_Document section_

::::

The Glass Casket (2014)

The Glass Casket. McCormick Templeman. 2014. Random House. 352 pages. [Source: Review copy]

The Glass Casket has a great opening line,
"One bleak morning in the eye of winter, five horses and five riders thundered into the remote mountain village of Nag's End." 
It caught my interest and kept me reading until the very, very end, without a single break. For the record, I do NOT like horror novels. I do NOT like thrillers. Witches. Monsters. Vampires. Not my thing AT ALL. Yet, for some reason, I found myself unable to walk away from this fantasy novel. In other words, I found myself LOVING it.

After these strange riders fail to return, several men go up into the woods and investigate. What they found shocks them to say the least. One man is bloodied and his eyes and tongue are missing. The remaining four were found NAKED and frozen. One could reason that wolves might have killed one of the five men. BUT what would lead four men to strip off their clothes, fold them up, and allow themselves to freeze to death?! And what was up with the last journal entry found in their belongings that reads: It's starting. Tom Parstle is, I believe, the one who finds that journal entry. And he also removes something else from the scene, something that any fan of Pirates of the Caribbean could warn him against, a coin or medallion. "It was a circle enclosing a smaller circle. They were linked by seven spokes, empty spaces between them. He was leaning in to examine it more closely when he found himself suddenly queasy, as if beset by a noxious force" (19). The men return with some answers but more questions.

Rowan Rose is our heroine. She is Tom's best friend. She's super smart. She doesn't only know how to read and write, she knows how to read and write in several languages. She assists her father in his translating work. In fact, she is BETTER at translating than her father is. She does not want to marry. She wants to be a scholar. She thinks her father is supportive of her plans for the future.

Jude Parstle is Tom's brother. Jude has long been thought to be the lesser of the brothers. No one expects much of him, Tom, well Tom is "the good brother." Jude, well, Jude is allowed to do whatever. Rowan and Jude have a tense relationship: they are ALWAYS bickering. Everyone thinks that Jude hates Rowan, that he perhaps hates her because she's so brainy, though that is more Tom's theory. (Tom thinks his brother is only interested in one thing from a woman.)

Those five riders weren't the ONLY strangers to come to town. There were three other strangers: a glassblower, his wife, and a young woman that is OH-SO-EXTRAORDINARILY-BEAUTIFUL. Her name is Fiona Eira. Not everyone is pleased with these strangers. Rowan's father, Henry, is the most opposed. He insists that Rowan have NOTHING AT ALL to do with Fiona.

So what is Rowan to do when her best friend, Tom, falls madly, deeply in instant-love with Fiona? He HAS to meet her. He just HAS to. He begs and pleads with her to be the go-between, to seek her out, to introduce herself, to speak well of Tom, to arrange a meeting for them the next day. Rowan is creeped out by Tom's obsession in all honesty. But. She dares to disobey her father. She'll do it for her friend. At the very least, her helping Tom may help him calm down a bit.

But this wouldn't be much of a horror novel if Tom and Fiona live happily ever after...

::::

_To do_
Pick up the review of The Glass Casket after its last sentence and keep writing it. The records that come next have no connection to the review of The Glass Casket.

_Records provided_
::::

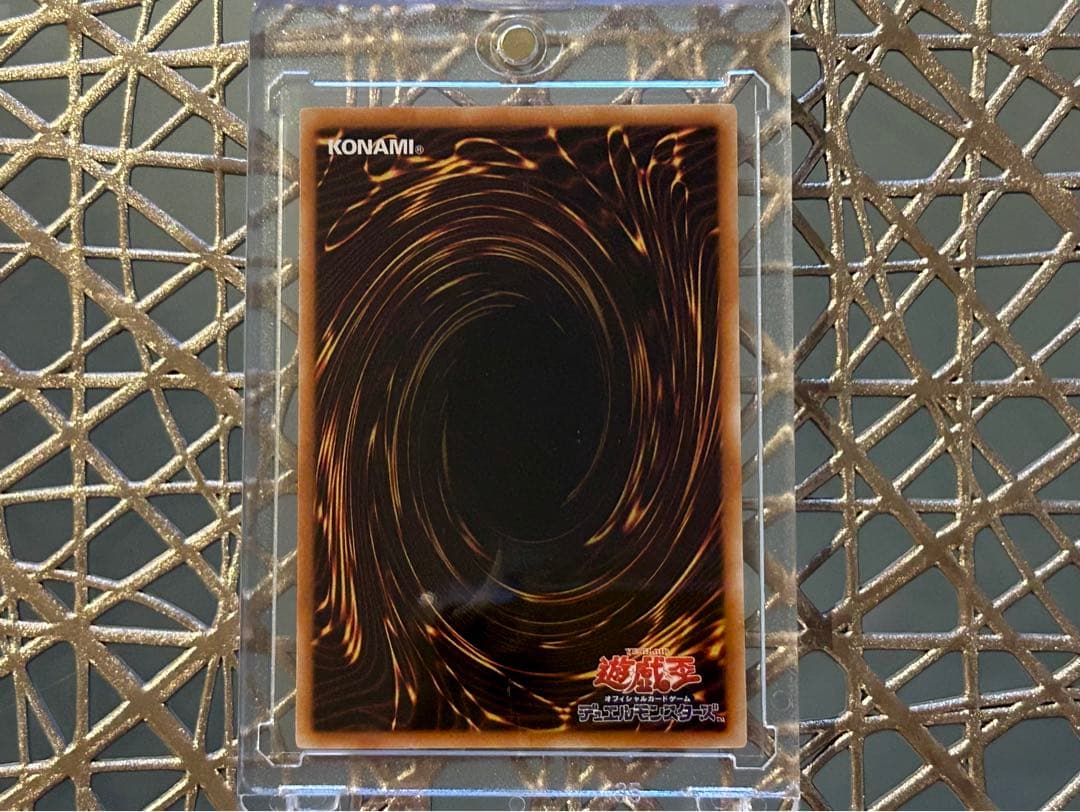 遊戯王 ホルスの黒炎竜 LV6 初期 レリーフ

::::

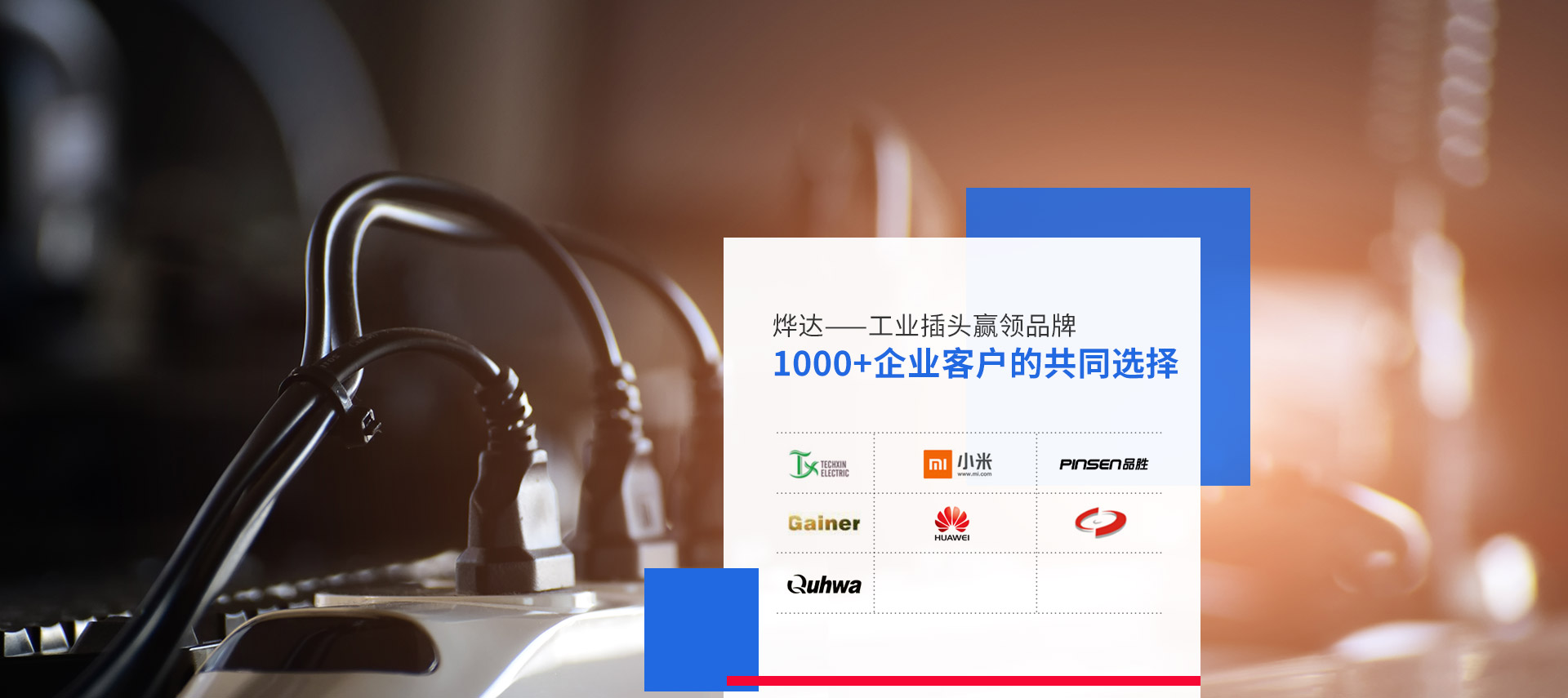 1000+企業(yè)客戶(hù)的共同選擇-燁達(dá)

::::

_Answer for this exercise_
The Glass Casket is definitely packed with action and suspense. There is a big mystery to solve. It is intensely violent. The scenes depicting violence--murder--are very graphic. It is also graphic when it comes to passion. Yet despite the fact that this one is in many ways plot-driven, I feel Templeman did a good job with characterization. I definitely had favorite characters.

Rowan and Obsessed-Tom talking about LOVE:

"Rowan," he said, "do you think it possible to love someone upon first laying eyes on them?"
"Well, the poets certainly thought it so if they're to be believed, a woman's eyes can know a future lover upon seeing him, and if the man sees the fire in those eyes, sees himself there, then he can fall in love before they've even spoken a word."
"But what do you think? Do you think it's possible?"
"I don't know. I suppose I like the idea of some part of our bodies knowing and recognizing our futures even if our minds cannot. That appeals to me. But no, I don't think it possible."
"You don't? Really? If your future husband came riding into the village one day, you don't think you'd recognize him immediately?"
"I don't think that's how it works."
"How does it work, then?"
"I think in order to love someone, you must know their heart. You need to witness their goodness, and you can't know something like that unless you've known someone for a while. I think familiarity breeds love."
"That's not very romantic of you."
"Isn't it?"
"I'm talking about love, grand love--that thing that makes you feel like your knees are about to give way, that certainty that you've seen the essence of your future in a pair of red lips."
"Tom, beauty isn't the same thing as goodness; it isn't the same thing as love." (52, 53)
Rowan on Jude:
Staring at him, she felt rage burning in her chest. How was it that he could make her so angry? How was it that he always seemed to know how she felt without her saying a word? It was unfair. He had no right to her feelings. Her temper getting the better of her, she strode over to him, her hands clenched into fists, and took a single wretched swing at him. The force she'd put behind the blow was intense, but she never connected, for he caught her forearm gently in his hand, and looking deep into her eyes, he held her gaze. (75)
Sample of atmosphere:
The funeral should have been the next day. It ought to have been. The village ought to have gathered in Fiona Eira's home and the elders ought to have performed the rites. She should have been covered in the funerary shroud, hiding the sight of human flesh so as not to offend the Goddess. Her body laid up on Cairn Hill at the Mouth of the Goddess, stones carefully arranged atop her resting spot. These were the things that ought to have been done. But sometimes things don't go as planned. (117)
It was a coffin. A glass coffin, intricately carved, and set out in the yard for all to see. Inside it was the girl, her black hair splayed out around her, her lips like rotting cherries set against a newly ashen complexion. (129)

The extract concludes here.